### EXERCISE INSTRUCTIONS
a. In the forum post on lithium-ion batteries, what facility does the writer associate with Elon Musk?
b. Copy the forum post on lithium-ion batteries from "I am in awe" up to and including "explain solutions for.".

[START GIVEN TEXT]

I am in awe of what Elon Musk is doing with the Gigafactory and the mass production of Li-ion batteries, but I can't help but think of some problems that I hope some of you guys can explain solutions for.

 

1. The relative abundance of lithium in the Earth's crust is low, is there enough lithium that is easily accessible to facilitate power storage for the Earth? And If we have to expand our mining operations how damaging would that be to the planet?

 

2. Recycling of degraded Li-ion batteries. When Li-ion batteries energy capacity has been depleted is there any way to recover the lithium from the spent battery with a good yield?

 

Surely if we can't produce a very good yield of Lithium from spent batteries we are just using up another finite resource and having to dig deeper and deeper to get more of it? Is there any efficient way of covering our energy needs via renewable energy sources without the use of electrical storage?

 

I hope these questions aren't too stupid, Josh.

[END GIVEN TEXT]
[START SUPPLIED MATERIAL]

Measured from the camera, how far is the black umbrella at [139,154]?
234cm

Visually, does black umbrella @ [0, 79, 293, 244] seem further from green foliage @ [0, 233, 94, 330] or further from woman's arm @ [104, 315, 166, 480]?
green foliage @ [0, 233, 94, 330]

[END SUPPLIED MATERIAL]

### EXERCISE RESULTS
a. The Gigafactory.

b.
I am in awe of what Elon Musk is doing with the Gigafactory and the mass production of Li-ion batteries, but I can't help but think of some problems that I hope some of you guys can explain solutions for.